Immunoreactive Glutamic Acid Decarboxylase in the Trigeminal Nucleus Caudalis of the Cat: A Light- and Electron-Microscopic Analysis

Abstract

This study used antisera directed against glutamic acid decarboxylase (GAD), the biosynthetic enzyme for γ-aminobutyric acid (GABA), to examine the light- and electron-microscopic distribution of presumed GABA-ergic synapses in the medullary homologue of the cat spinal dorsal horn, the trigeminal nucleus caudalis. At the light-microscopic level, immunoreactive terminals were concentrated in the superficial dorsal horn, laminae I and II. Colchicine was generally ineffective in revealing the distribution of cell bodies.

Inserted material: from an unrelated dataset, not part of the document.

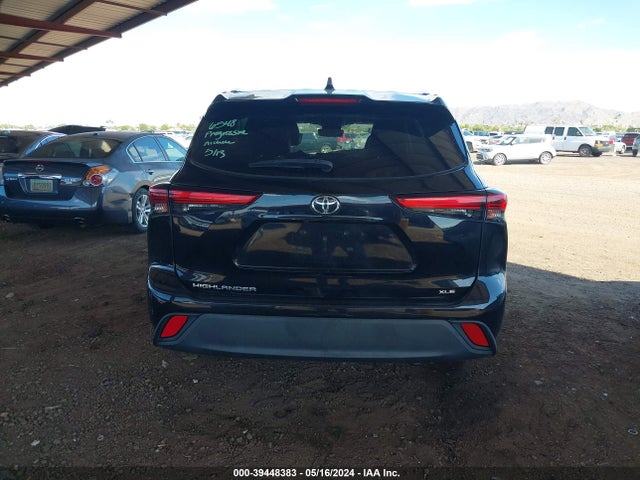 Toyota Highlander Xle 2020 5TDGZRAH2LS501860 Image 17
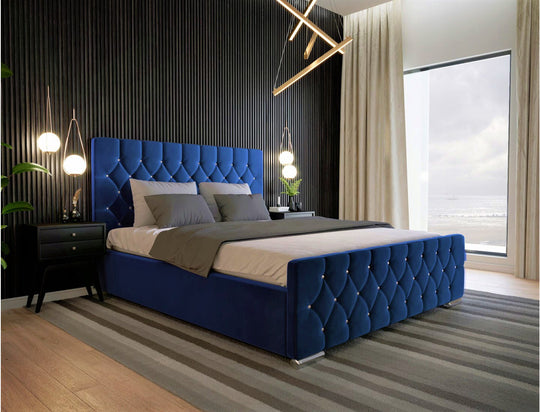 Minimalist Platform Bed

However, in two successful cases, the majority of labeled cells were found in the magnocellular layer, ventral to the substantia gelatinosa, a region that had a lower density of immunoreactive terminals. Other labeled neurons were scattered in laminae I and II.

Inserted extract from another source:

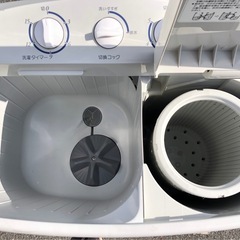 【手渡しのみ】二槽式洗濯機　LG WP-25P1　2000年製の画像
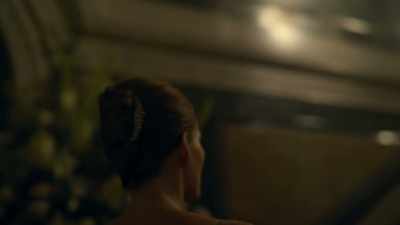 MAN:
♪ I've come so close - The Rook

A variety of synaptic arrangements were found at the electron-microscopic level. These derived from two types of labeled terminals. One contained both small round vesicles and large dense-cored vesicles. The second contained small round and pleomorphic vesicles. Some immunoreactive GAD terminals contained a few flat vesicles. Labeled terminals predominantly formed axodendritic synapses, via symmetrical contacts. Several axoaxonic arrangements were also observed. In most cases, the GAD terminal (which did not contain dense-cored vesicles) was presynaptic to another vesicle-containing profile, including the scalloped central terminal thought to derive from primary afferents. Another population of labeled GAD terminals was found postsynaptic to unlabeled vesicle-containing profiles, including central terminals.

These data indicate that inhibitory GABA-ergic controls in the trigeminal nucleus caudalis involve both presynaptic and postsynaptic mechanisms and are probably mediated via direct contacts onto ascending projection neurons, as well as via synaptic contacts onto nociceptive primary afferent fibers.